• _What to produce_
Down to the last character, repeat the data that follows.

(Collected data entries)
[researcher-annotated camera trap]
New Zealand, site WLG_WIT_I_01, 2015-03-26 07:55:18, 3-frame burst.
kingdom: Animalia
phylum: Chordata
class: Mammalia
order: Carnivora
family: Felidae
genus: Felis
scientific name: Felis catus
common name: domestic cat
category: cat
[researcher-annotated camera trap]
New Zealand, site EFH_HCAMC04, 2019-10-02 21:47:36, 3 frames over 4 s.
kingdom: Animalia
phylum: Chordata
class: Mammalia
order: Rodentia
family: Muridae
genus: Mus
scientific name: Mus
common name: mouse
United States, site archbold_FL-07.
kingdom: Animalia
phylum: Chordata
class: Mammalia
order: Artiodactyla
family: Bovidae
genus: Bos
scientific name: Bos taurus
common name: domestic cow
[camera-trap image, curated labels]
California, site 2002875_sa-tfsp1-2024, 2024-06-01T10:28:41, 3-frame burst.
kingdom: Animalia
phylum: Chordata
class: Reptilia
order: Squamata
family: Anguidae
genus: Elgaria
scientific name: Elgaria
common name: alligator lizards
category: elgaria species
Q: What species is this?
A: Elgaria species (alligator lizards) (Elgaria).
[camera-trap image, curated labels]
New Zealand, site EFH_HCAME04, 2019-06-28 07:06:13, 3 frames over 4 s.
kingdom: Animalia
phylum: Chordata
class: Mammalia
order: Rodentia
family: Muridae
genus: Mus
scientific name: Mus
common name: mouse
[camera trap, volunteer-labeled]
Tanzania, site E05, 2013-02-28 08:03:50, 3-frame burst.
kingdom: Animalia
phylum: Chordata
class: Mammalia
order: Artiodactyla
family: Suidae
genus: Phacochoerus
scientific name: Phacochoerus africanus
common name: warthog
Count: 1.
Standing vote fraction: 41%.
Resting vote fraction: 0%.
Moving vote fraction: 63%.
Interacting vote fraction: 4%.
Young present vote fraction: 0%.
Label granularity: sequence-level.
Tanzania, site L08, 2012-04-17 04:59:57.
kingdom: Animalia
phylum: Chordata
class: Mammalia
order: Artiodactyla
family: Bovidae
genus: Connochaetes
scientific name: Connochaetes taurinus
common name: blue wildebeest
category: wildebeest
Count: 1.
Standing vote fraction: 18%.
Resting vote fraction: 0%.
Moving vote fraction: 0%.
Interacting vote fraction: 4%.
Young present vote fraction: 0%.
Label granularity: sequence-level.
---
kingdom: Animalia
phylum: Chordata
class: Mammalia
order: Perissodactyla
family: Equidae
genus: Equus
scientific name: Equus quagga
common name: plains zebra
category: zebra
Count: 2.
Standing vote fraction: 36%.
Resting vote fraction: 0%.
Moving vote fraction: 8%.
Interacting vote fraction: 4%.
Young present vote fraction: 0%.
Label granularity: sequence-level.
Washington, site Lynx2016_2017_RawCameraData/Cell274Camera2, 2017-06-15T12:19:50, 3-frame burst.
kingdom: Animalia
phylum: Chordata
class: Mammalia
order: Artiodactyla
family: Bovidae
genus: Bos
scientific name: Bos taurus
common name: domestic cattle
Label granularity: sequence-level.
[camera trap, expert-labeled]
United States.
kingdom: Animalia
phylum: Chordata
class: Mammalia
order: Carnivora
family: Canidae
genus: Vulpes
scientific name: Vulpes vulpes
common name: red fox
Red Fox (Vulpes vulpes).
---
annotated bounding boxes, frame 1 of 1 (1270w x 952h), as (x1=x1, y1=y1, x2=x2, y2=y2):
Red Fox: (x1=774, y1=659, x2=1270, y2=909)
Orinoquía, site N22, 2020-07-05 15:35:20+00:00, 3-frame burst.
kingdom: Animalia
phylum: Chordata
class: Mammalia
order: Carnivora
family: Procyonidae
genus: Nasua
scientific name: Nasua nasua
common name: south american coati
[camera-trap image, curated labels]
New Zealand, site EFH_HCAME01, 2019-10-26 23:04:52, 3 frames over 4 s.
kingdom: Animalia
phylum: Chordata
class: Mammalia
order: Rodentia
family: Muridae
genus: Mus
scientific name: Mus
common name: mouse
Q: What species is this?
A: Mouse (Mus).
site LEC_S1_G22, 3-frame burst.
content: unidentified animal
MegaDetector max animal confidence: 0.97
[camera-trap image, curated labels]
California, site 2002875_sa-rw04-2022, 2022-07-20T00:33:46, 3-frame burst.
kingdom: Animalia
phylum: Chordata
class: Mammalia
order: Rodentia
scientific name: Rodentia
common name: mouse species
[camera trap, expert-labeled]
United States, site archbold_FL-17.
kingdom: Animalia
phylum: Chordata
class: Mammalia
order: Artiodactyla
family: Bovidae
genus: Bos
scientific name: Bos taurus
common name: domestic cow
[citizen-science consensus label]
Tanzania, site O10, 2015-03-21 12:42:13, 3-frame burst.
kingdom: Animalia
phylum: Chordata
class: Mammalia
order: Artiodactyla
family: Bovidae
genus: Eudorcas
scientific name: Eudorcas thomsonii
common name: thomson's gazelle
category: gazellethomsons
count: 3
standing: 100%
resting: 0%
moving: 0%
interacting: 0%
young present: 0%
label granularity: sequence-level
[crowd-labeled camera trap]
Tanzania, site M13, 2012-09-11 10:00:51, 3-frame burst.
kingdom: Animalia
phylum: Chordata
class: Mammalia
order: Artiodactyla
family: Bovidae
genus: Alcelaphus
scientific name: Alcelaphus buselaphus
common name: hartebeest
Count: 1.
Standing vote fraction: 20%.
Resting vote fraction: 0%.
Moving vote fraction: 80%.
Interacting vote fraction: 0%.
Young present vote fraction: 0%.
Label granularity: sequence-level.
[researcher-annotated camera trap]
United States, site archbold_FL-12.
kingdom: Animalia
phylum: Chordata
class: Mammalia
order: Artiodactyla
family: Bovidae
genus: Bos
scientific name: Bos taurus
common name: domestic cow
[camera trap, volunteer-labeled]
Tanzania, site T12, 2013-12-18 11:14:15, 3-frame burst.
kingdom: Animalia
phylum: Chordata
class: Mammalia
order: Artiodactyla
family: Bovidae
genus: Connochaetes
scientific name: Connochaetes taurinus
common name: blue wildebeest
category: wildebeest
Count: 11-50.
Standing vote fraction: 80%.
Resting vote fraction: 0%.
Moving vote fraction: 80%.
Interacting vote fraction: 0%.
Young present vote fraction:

• _Final answer_
[researcher-annotated camera trap]
New Zealand, site WLG_WIT_I_01, 2015-03-26 07:55:18, 3-frame burst.
kingdom: Animalia
phylum: Chordata
class: Mammalia
order: Carnivora
family: Felidae
genus: Felis
scientific name: Felis catus
common name: domestic cat
category: cat
[researcher-annotated camera trap]
New Zealand, site EFH_HCAMC04, 2019-10-02 21:47:36, 3 frames over 4 s.
kingdom: Animalia
phylum: Chordata
class: Mammalia
order: Rodentia
family: Muridae
genus: Mus
scientific name: Mus
common name: mouse
United States, site archbold_FL-07.
kingdom: Animalia
phylum: Chordata
class: Mammalia
order: Artiodactyla
family: Bovidae
genus: Bos
scientific name: Bos taurus
common name: domestic cow
[camera-trap image, curated labels]
California, site 2002875_sa-tfsp1-2024, 2024-06-01T10:28:41, 3-frame burst.
kingdom: Animalia
phylum: Chordata
class: Reptilia
order: Squamata
family: Anguidae
genus: Elgaria
scientific name: Elgaria
common name: alligator lizards
category: elgaria species
Q: What species is this?
A: Elgaria species (alligator lizards) (Elgaria).
[camera-trap image, curated labels]
New Zealand, site EFH_HCAME04, 2019-06-28 07:06:13, 3 frames over 4 s.
kingdom: Animalia
phylum: Chordata
class: Mammalia
order: Rodentia
family: Muridae
genus: Mus
scientific name: Mus
common name: mouse
[camera trap, volunteer-labeled]
Tanzania, site E05, 2013-02-28 08:03:50, 3-frame burst.
kingdom: Animalia
phylum: Chordata
class: Mammalia
order: Artiodactyla
family: Suidae
genus: Phacochoerus
scientific name: Phacochoerus africanus
common name: warthog
Count: 1.
Standing vote fraction: 41%.
Resting vote fraction: 0%.
Moving vote fraction: 63%.
Interacting vote fraction: 4%.
Young present vote fraction: 0%.
Label granularity: sequence-level.
Tanzania, site L08, 2012-04-17 04:59:57.
kingdom: Animalia
phylum: Chordata
class: Mammalia
order: Artiodactyla
family: Bovidae
genus: Connochaetes
scientific name: Connochaetes taurinus
common name: blue wildebeest
category: wildebeest
Count: 1.
Standing vote fraction: 18%.
Resting vote fraction: 0%.
Moving vote fraction: 0%.
Interacting vote fraction: 4%.
Young present vote fraction: 0%.
Label granularity: sequence-level.
---
kingdom: Animalia
phylum: Chordata
class: Mammalia
order: Perissodactyla
family: Equidae
genus: Equus
scientific name: Equus quagga
common name: plains zebra
category: zebra
Count: 2.
Standing vote fraction: 36%.
Resting vote fraction: 0%.
Moving vote fraction: 8%.
Interacting vote fraction: 4%.
Young present vote fraction: 0%.
Label granularity: sequence-level.
Washington, site Lynx2016_2017_RawCameraData/Cell274Camera2, 2017-06-15T12:19:50, 3-frame burst.
kingdom: Animalia
phylum: Chordata
class: Mammalia
order: Artiodactyla
family: Bovidae
genus: Bos
scientific name: Bos taurus
common name: domestic cattle
Label granularity: sequence-level.
[camera trap, expert-labeled]
United States.
kingdom: Animalia
phylum: Chordata
class: Mammalia
order: Carnivora
family: Canidae
genus: Vulpes
scientific name: Vulpes vulpes
common name: red fox
Red Fox (Vulpes vulpes).
---
annotated bounding boxes, frame 1 of 1 (1270w x 952h), as (x1=x1, y1=y1, x2=x2, y2=y2):
Red Fox: (x1=774, y1=659, x2=1270, y2=909)
Orinoquía, site N22, 2020-07-05 15:35:20+00:00, 3-frame burst.
kingdom: Animalia
phylum: Chordata
class: Mammalia
order: Carnivora
family: Procyonidae
genus: Nasua
scientific name: Nasua nasua
common name: south american coati
[camera-trap image, curated labels]
New Zealand, site EFH_HCAME01, 2019-10-26 23:04:52, 3 frames over 4 s.
kingdom: Animalia
phylum: Chordata
class: Mammalia
order: Rodentia
family: Muridae
genus: Mus
scientific name: Mus
common name: mouse
Q: What species is this?
A: Mouse (Mus).
site LEC_S1_G22, 3-frame burst.
content: unidentified animal
MegaDetector max animal confidence: 0.97
[camera-trap image, curated labels]
California, site 2002875_sa-rw04-2022, 2022-07-20T00:33:46, 3-frame burst.
kingdom: Animalia
phylum: Chordata
class: Mammalia
order: Rodentia
scientific name: Rodentia
common name: mouse species
[camera trap, expert-labeled]
United States, site archbold_FL-17.
kingdom: Animalia
phylum: Chordata
class: Mammalia
order: Artiodactyla
family: Bovidae
genus: Bos
scientific name: Bos taurus
common name: domestic cow
[citizen-science consensus label]
Tanzania, site O10, 2015-03-21 12:42:13, 3-frame burst.
kingdom: Animalia
phylum: Chordata
class: Mammalia
order: Artiodactyla
family: Bovidae
genus: Eudorcas
scientific name: Eudorcas thomsonii
common name: thomson's gazelle
category: gazellethomsons
count: 3
standing: 100%
resting: 0%
moving: 0%
interacting: 0%
young present: 0%
label granularity: sequence-level
[crowd-labeled camera trap]
Tanzania, site M13, 2012-09-11 10:00:51, 3-frame burst.
kingdom: Animalia
phylum: Chordata
class: Mammalia
order: Artiodactyla
family: Bovidae
genus: Alcelaphus
scientific name: Alcelaphus buselaphus
common name: hartebeest
Count: 1.
Standing vote fraction: 20%.
Resting vote fraction: 0%.
Moving vote fraction: 80%.
Interacting vote fraction: 0%.
Young present vote fraction: 0%.
Label granularity: sequence-level.
[researcher-annotated camera trap]
United States, site archbold_FL-12.
kingdom: Animalia
phylum: Chordata
class: Mammalia
order: Artiodactyla
family: Bovidae
genus: Bos
scientific name: Bos taurus
common name: domestic cow
[camera trap, volunteer-labeled]
Tanzania, site T12, 2013-12-18 11:14:15, 3-frame burst.
kingdom: Animalia
phylum: Chordata
class: Mammalia
order: Artiodactyla
family: Bovidae
genus: Connochaetes
scientific name: Connochaetes taurinus
common name: blue wildebeest
category: wildebeest
Count: 11-50.
Standing vote fraction: 80%.
Resting vote fraction: 0%.
Moving vote fraction: 80%.
Interacting vote fraction: 0%.
Young present vote fraction:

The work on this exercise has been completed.